Although the law codes of much of western Indonesia and the Malay peninsula had been adjusted by the sixteenth or seventeenth century to accommodate Islamic legal traditions, certain law codes that survived in Bali (Pigeaud 1967, pp. 307–08) were said to have been based upon the law codes of the fourteenth- and fifteenth-century state of Majapahit in Java, which were, in turn, modelled in part upon Indian law codes. These Javanese-Balinese texts may thus provide considerable insight into the law relating to debt, credit, and debt bondage in parts of maritime Southeast Asia during the pre-Islamic period. Since, however, these codes survive only in later copies, their contents must be tested against earlier sources.
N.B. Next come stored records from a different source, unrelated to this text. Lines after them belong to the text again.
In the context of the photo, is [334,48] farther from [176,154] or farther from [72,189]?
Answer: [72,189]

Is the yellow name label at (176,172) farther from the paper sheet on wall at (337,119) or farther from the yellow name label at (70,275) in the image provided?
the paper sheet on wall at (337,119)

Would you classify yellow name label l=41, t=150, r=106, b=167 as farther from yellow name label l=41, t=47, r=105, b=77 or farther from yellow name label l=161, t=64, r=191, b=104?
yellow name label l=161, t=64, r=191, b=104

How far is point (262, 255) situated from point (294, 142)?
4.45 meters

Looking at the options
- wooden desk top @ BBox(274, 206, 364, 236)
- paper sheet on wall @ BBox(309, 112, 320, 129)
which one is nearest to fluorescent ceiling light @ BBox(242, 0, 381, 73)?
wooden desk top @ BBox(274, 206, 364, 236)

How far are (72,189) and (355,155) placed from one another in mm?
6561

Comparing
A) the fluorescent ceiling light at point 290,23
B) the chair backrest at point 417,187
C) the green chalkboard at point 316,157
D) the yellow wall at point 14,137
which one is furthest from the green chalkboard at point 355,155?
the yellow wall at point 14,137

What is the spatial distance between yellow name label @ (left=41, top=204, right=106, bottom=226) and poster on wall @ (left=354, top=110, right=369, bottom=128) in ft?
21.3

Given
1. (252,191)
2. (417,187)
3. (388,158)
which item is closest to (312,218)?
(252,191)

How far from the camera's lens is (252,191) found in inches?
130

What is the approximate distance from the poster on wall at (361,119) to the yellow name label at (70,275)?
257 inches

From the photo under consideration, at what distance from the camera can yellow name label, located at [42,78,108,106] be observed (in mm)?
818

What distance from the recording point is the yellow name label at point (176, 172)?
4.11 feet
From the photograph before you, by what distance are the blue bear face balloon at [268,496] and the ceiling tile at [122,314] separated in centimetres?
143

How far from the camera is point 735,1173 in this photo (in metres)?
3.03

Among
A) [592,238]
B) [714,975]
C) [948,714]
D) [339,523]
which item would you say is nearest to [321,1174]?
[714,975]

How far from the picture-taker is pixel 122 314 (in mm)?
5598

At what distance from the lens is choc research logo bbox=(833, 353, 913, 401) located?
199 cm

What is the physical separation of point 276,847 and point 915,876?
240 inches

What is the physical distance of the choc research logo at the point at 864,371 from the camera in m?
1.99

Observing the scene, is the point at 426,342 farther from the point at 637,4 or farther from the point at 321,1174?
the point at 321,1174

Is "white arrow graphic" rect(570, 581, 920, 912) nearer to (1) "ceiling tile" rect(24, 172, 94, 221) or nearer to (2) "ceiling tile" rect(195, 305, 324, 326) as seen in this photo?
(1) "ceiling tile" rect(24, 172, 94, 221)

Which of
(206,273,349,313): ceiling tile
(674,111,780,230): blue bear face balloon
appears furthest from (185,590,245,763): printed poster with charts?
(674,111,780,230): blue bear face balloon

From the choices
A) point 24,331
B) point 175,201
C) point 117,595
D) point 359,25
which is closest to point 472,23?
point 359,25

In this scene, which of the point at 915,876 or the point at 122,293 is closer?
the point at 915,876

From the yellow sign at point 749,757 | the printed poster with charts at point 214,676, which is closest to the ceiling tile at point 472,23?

A few such sources have survived. The contents of a number of inscriptions written from the ninth century onwards, found across a region stretching from western Indonesia to the northern Philippines, indicate not only that local custom relating to debt had been codified into law, but also that those early states from which written records have survived shared a very similar legal culture. In part, this uniformity of legal framework was due to the fact that early codified law in the region was influenced, at least in theory, by the law codes of India. But the detailed regulations relating to debt and its consequences in early Island Southeast Asia also appear to have drawn heavily upon local customary law.